Datasets

A dataset represents a group of 1 or more related STAC Collections. They group together any source imagery Collections with the associated label Collections to provide a convenient mechanism for accessing all of these data together. For instance, the bigearthnet_v1_source Collection contains the source imagery for the BigEarthNet training dataset and, likewise, the bigearthnet_v1_labels Collection contains the annotations for that same dataset. These 2 collections are grouped together into the bigearthnet_v1 dataset.

The Radiant MLHub Training Data Registry provides an overview of the datasets available through the Radiant MLHub API along with dataset metadata and a listing of the associated Collections.
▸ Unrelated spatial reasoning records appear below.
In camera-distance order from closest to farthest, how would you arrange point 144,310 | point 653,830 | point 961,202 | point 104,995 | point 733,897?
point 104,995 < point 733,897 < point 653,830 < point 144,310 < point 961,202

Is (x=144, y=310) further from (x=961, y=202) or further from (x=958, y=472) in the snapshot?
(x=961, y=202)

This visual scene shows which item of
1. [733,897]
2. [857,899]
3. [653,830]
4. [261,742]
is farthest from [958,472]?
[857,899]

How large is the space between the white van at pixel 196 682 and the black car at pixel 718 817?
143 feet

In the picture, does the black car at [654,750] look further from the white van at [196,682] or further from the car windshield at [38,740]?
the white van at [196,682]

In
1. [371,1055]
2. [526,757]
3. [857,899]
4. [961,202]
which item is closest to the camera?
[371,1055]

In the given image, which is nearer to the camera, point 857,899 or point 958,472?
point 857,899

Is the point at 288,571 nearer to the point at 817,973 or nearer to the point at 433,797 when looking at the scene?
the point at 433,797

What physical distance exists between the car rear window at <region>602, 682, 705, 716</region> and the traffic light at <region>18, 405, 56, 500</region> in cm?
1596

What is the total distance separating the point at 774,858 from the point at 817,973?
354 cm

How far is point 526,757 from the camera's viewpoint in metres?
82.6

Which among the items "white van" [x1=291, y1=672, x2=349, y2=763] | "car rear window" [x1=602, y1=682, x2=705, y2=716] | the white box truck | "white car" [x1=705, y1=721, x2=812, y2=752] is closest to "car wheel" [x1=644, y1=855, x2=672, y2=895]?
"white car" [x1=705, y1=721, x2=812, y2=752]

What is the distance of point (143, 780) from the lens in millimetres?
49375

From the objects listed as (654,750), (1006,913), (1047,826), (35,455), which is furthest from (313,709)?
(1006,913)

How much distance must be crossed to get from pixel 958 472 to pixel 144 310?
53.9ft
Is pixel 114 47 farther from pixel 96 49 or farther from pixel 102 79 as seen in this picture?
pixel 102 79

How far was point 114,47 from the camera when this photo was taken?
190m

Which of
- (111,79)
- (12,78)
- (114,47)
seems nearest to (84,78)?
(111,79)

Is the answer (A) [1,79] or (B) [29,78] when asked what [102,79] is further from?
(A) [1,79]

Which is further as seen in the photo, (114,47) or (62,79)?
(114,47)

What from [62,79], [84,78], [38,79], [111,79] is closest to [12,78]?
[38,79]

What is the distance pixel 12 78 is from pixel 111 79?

To discover and fetch datasets you can either use the low-level client methods from radiant_mlhub.client or the Dataset class. Using the Dataset class is the recommended approach, but both methods are described below.

Note

The objects returned by the Radiant MLHub API dataset endpoints are not STAC-compliant objects and therefore the Dataset class described below is not a PySTAC object.

Discovering Datasets

The Radiant MLHub /datasets endpoint returns a list of objects describing the available datasets and their associated collections. You can use the low-level list_datasets() function to work with these responses as native Python data types (list and dict). This function is a generator that yields a dict for each dataset.

>>> from radiant_mlhub.client import list_datasets
>>> from pprint import pprint
>>> datasets = list_datasets()
>>> first_dataset = datasets[0]
>>> pprint(first_dataset)
{'collections': [{'id': 'bigearthnet_v1_source', 'types': ['source_imagery']},
             {'id': 'bigearthnet_v1_labels', 'types': ['labels']}],
 'id': 'bigearthnet_v1',
 'title': 'BigEarthNet V1'}

You can also discover datasets using the Dataset.list method. This is the recommended way of listing datasets. This method returns a list of Dataset instances.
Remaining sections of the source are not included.